* 所给数据:
-=-=-=-=-
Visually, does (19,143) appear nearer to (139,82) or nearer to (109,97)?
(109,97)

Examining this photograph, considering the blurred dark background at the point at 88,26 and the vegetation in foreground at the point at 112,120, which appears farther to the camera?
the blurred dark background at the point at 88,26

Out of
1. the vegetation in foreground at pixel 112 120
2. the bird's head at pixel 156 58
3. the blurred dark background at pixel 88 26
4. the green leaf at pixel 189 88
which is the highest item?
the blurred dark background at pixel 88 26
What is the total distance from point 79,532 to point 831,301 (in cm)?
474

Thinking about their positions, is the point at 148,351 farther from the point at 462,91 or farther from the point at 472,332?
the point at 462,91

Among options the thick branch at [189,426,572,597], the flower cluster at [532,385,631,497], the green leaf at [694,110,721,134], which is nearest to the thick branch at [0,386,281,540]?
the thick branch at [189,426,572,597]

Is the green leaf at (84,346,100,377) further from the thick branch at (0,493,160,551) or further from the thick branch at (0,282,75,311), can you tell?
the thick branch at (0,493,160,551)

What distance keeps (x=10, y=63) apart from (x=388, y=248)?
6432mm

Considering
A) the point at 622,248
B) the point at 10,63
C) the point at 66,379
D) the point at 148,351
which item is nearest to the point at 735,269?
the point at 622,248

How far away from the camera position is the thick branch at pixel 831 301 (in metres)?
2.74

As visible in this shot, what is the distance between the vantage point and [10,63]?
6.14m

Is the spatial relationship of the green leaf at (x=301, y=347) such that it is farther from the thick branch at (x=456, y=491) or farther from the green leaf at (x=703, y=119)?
-=-=-=-=-
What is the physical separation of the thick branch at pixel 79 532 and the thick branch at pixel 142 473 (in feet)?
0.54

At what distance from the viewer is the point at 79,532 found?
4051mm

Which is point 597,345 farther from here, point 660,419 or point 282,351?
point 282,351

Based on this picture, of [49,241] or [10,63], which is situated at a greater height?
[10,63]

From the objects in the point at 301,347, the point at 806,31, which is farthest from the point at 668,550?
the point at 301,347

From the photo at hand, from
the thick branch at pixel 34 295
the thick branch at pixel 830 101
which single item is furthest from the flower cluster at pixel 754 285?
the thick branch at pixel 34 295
-=-=-=-=-
* 任务要求: 从含有“As visible in”的那一行起，到含有“Is the spatial”的那一行止（两端都算），把这些行排成一个Markdown表格，空行略去。表格分“序号”和“内容”两列，前者写行的编号，后者写该行原文。

* 书面回答:
| 序号 | 内容 |
|---|---|
| 1 | As visible in this shot, what is the distance between the vantage point and [10,63]? |
| 2 | 6.14m |
| 3 | Is the spatial relationship of the green leaf at (x=301, y=347) such that it is farther from the thick branch at (x=456, y=491) or farther from the green leaf at (x=703, y=119)? |